What could that mean? Was she talking about the XXs? What if she was pushing him? “Like what?” he said.
“You know, anything. Maybe just being here gives you ideas.”
“No, not yet.”
“You’ll figure it out, I’m sure.” Tam grabbed her rag and started wiping the taps.
“Let me ask you something,” Greg said. “Were you protecting me from that guy back there? Helping me, I mean.”
“I told you. Don’t let open-carry guy worry you.”
“He’s not. He isn’t. It’s just that, how do you even know if it’s loaded, or on safety even?”
“Who’s the good guy?”
“That’s what I’m saying.”
“You don’t know. And that’s just one part of the problem.”
Greg wanted to joke about gun fanatics, but for all he knew she was packing a Glock under that skirt. “Man,” he tried anyway, “I guess I know what it’s like to be under an occupation.”
Tam stopped wiping.

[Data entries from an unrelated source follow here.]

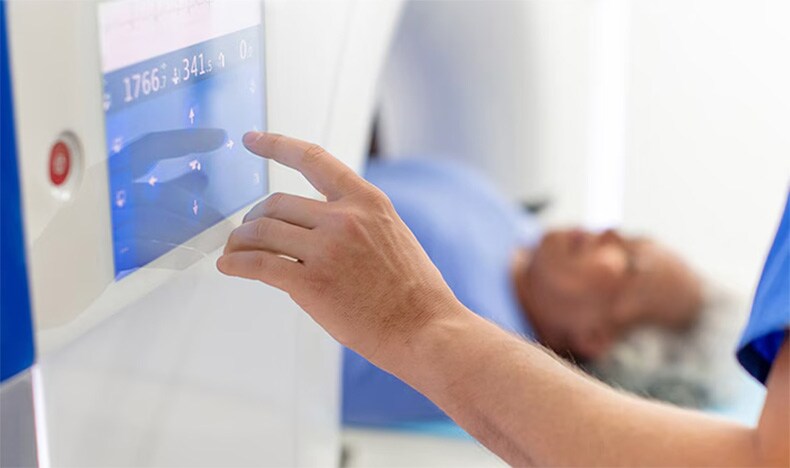 A radiology technician performing a CT scan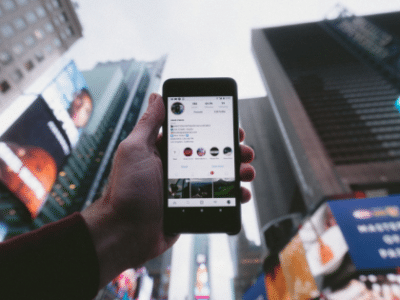 A person holding up a cell phone in front of a billboard.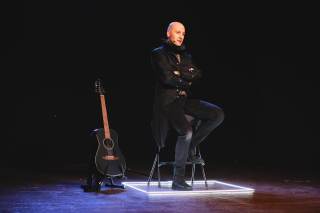 attore vestito di nero seduto su uno sgabello con accanto una chitarra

She stared at him, stone-faced. “Mister, you got no goddamn idea.”
“Oh!” Greg waved hands at her. “No, I didn’t mean … No, you’re right, I don’t at all.” His face flushed again.
Tam laughed. She started wiping again, faster. “Just riding ya, take it easy. But, yes, I was helping out a stranger if that’s what you mean. You looked hungry.”
“Okay. Thanks.”
“What makes you think he was here?” Tam said. “Your friend, I mean.”
“Someone told me. Plus, Donny had lived in Pineburg as a kid and when I knew him he used to talk about going back one day.”
“Uh, and that’s it?”
“Also, legal records have this as his last destination in the US.”
“His last?”
“About ten years ago. He’d fled to Mexico. But I had this wild idea that maybe he came back.” Greg stopped there, let Tam finish her wiping. He didn’t have much cover story left. He didn’t need to lie any more than this. And yet something about the possibility of making up more, of completely recreating himself, appealed to him in one warm, pulsating moment deep inside him. Why not say he was a movie scout? Why not the director even? He could probably get Tam and others to do all kinds of things that way. And then the moment was gone, leaving him feeling refreshed, breathing clearly. He guessed that was what heroin or maybe a women’s orgasm felt like. He got what the con man felt. He could go there in a place like this, where no one knew him. Why hadn’t he thought of it before? He had striven to be a better person, but if he had taken it in the other direction and simply become someone else entirely, maybe he would have ended up with no demons.
Tam was staring at him with a curious half smile like someone watching a cat clean itself in weird places. He shifted in his chair. “Those pickles of yours?” he said. “You could sell those from a cart in Portland and rake it in.” Going with the first thing he could think of.
“Nah. I’d have to dress them up. Deep fry them in batter, wrap them in pork belly or whatever. I been to Portland, seen your food carts that are all the rage. Why bother? It’s just a pickle.”
“Yeah. I guess so.”
She stared at him again, then at her bleach rag, and back at him as if she was thinking of wiping him down with it. “Ten years, that’s a long time. People come and go,” she said.
“I know. I was thinking, though, maybe there are still people here that knew him, or who are still getting into trouble doing what he was doing.”
He hadn’t mentioned a militia, and yet Tam was nodding her head.
“Oh, there are still the same people, all right,” she said. “Only they think they’re all grown up now, and in a way that’s never any good. Thinking everyone else owes them. Like they deserve it.”
“Like their time is ripe,” Greg added. He shook his head. He did understand that. He had felt that way once. The entitlement of the non-entitled could be a scary fucking thing. Infectious.
Tam sighed and set down her rag. “Let me give you a tip, writer guy. If you’re looking for someone, especially for the story of someone like that, there’s a whole ‘nother part of town you probably haven’t tried.”